Örneğin şu an cezaevinde bulunan cinsel saldırı veya cinsel istismar suçlarından 8 yıl ceza almış bir hükümlü, bu kapsamda suçun 28.06.2014 tarihinden sonra işlemesi şartıyla, dörtte üç oranı ile 6 yıl cezaevinde yattıktan sonra koşullu salıverilme hakkı elde edecektir. İşte bu koşullu salıverilme tarihine açığa ayrılma yönetmeliğinin 6. maddesinin 2-b bendi gereğince 3 yıldan az kalması ve açığa ayrılma şartlarını taşıması halinde, yani 3 yıl kapalı cezaevinde yattıktan sonra, açık cezaevine ayrılma hakkı elde edecektir. Ve cinsel istismardan hüküm giyen bir kişi geçici 9. madde kapsamında cezaevinden çıkmasının söz konusu olması kamu vicdanını açıkça zedeleyecektir. Hiçbir milletvekili arkadaşımın buna izin vermemesini dilerim.

 Yeneroğlu yargı paketinin olumlu yanları olarak şu maddeleri saydı:

"Teklifin geçtiğimiz hafta partilere sunulan ilk halinde; koşullu salıverme indirimi altında düzenlenen cinsel suçlar ve uyuşturucu imal ve ticareti suçlarının teklifin güncel halinde istisnai suç olarak değerlendirilmesini toplumsal vicdanın zedelenmemesi açısından gayet olumlu buluyorum.
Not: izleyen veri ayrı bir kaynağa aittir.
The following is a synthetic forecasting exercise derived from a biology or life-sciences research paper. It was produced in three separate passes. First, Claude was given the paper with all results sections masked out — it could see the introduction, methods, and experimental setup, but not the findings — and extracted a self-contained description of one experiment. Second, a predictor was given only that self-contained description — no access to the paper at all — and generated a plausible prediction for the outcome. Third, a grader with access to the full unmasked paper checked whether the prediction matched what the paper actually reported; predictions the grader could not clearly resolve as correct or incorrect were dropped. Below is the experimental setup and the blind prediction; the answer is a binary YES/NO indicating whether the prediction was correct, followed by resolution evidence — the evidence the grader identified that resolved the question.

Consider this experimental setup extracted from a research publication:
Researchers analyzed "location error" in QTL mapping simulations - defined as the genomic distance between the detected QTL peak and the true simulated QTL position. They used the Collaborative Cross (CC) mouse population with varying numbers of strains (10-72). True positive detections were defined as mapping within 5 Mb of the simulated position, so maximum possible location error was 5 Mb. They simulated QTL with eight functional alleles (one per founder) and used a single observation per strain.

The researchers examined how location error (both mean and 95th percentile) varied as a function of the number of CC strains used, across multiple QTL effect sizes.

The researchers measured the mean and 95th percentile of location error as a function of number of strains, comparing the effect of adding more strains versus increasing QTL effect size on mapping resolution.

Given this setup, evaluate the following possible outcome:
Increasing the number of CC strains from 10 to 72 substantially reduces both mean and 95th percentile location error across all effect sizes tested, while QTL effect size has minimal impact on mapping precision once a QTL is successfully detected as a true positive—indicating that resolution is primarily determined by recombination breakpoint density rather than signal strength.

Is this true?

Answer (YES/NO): NO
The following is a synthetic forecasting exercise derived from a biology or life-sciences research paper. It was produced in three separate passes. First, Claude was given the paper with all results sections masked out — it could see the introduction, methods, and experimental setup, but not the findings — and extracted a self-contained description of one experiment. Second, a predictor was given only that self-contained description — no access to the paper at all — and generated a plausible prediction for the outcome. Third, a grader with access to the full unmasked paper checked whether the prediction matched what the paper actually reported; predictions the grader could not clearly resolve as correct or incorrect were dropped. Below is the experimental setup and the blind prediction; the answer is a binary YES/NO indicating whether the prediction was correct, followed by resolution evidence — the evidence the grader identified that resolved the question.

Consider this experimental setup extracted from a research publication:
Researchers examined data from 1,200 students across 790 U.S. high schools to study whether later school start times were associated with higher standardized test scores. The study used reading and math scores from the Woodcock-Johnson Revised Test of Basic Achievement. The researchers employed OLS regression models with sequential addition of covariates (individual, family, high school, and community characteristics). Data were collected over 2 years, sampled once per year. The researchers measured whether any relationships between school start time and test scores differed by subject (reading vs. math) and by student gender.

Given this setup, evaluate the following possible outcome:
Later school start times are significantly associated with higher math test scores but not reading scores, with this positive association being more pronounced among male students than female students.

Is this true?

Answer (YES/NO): NO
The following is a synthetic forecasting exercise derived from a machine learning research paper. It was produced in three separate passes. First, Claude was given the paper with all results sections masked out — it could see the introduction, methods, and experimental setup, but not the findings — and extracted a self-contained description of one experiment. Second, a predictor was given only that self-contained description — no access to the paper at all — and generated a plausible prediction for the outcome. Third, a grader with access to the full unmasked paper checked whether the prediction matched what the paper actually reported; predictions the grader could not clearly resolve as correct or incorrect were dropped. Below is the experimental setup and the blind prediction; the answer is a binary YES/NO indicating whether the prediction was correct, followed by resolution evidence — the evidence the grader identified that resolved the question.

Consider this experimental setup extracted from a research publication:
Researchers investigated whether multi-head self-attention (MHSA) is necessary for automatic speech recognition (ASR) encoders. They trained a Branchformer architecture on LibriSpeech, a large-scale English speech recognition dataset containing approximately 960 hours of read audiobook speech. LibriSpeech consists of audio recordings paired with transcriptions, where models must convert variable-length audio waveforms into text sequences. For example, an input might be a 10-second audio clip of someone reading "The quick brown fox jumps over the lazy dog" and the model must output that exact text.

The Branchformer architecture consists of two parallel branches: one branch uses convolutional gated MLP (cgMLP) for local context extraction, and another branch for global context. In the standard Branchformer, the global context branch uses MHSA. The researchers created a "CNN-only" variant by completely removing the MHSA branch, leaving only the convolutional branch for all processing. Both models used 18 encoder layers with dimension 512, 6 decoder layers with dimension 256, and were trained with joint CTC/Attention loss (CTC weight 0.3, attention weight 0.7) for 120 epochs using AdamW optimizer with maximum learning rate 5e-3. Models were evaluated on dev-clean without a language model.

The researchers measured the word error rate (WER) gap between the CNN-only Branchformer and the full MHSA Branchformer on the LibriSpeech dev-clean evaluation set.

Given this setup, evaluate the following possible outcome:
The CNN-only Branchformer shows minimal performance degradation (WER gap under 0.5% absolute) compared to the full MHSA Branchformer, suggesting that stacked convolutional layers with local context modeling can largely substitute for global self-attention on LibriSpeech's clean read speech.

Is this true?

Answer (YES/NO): YES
"TCK’nın 86. maddesinin nitelikli yaralama suçuna eklenen f bendi kapsamında düzenlenen “canavarca hisle işlenmesi” ibaresi, kamuoyunda yüze kezzap atmak suretiyle yapılan yaralamalar şeklinde bilinen bu eylemler açısından daha fazla ceza verilmesi ve yaralama suçunda mağdur olan kişilerin adalet duygusunu tatmin hususunda oldukça olumludur.

"Diğer olumlu bir yanı İnfaz hakimliklerinin yapı ve örgütlenmelerinin yeniden düzenlenerek, yetkilerinin artırılmasıdır. Bu sayede infaz aşamasında verilecek kararlarda ana yetkili makam infaz hakimliğidir. İyi hal denetimleri ve salıverme hallerinde infaz hakimliği karar verici makam olacaktır. Bu düzenleme infaz hukukunda yaşanan karmaşa ve sorunların giderilmesi açısından yapıcı bir adımdır.

"Düzenlemenin olumlu yönlerinden birisi de; hapis cezasının infazının ertelenmesinde gebe ve doğum yapmış hükümlülerde erteleme süresi 6 aydan 1 yıl 6 aya çıkarılması; hükümlünün eş ve çocuklarının hastalık ve malullükleri de infazın ertelenme gerekçesi olarak kabul edilmesidir. Ayrıca maruz kaldığı ağır bir hastalık veya engellilik nedeniyle ceza infaz kurumu koşullarında hayatını yalnız idame ettiremeyen şüpheli ile gebe olan veya doğurduğu tarihten itibaren altı ay geçmemiş bulunan kadın şüphelilerin tutuklanması yerine adlî kontrol altına alınmasına karar verilebilmesi de gayet olumludur."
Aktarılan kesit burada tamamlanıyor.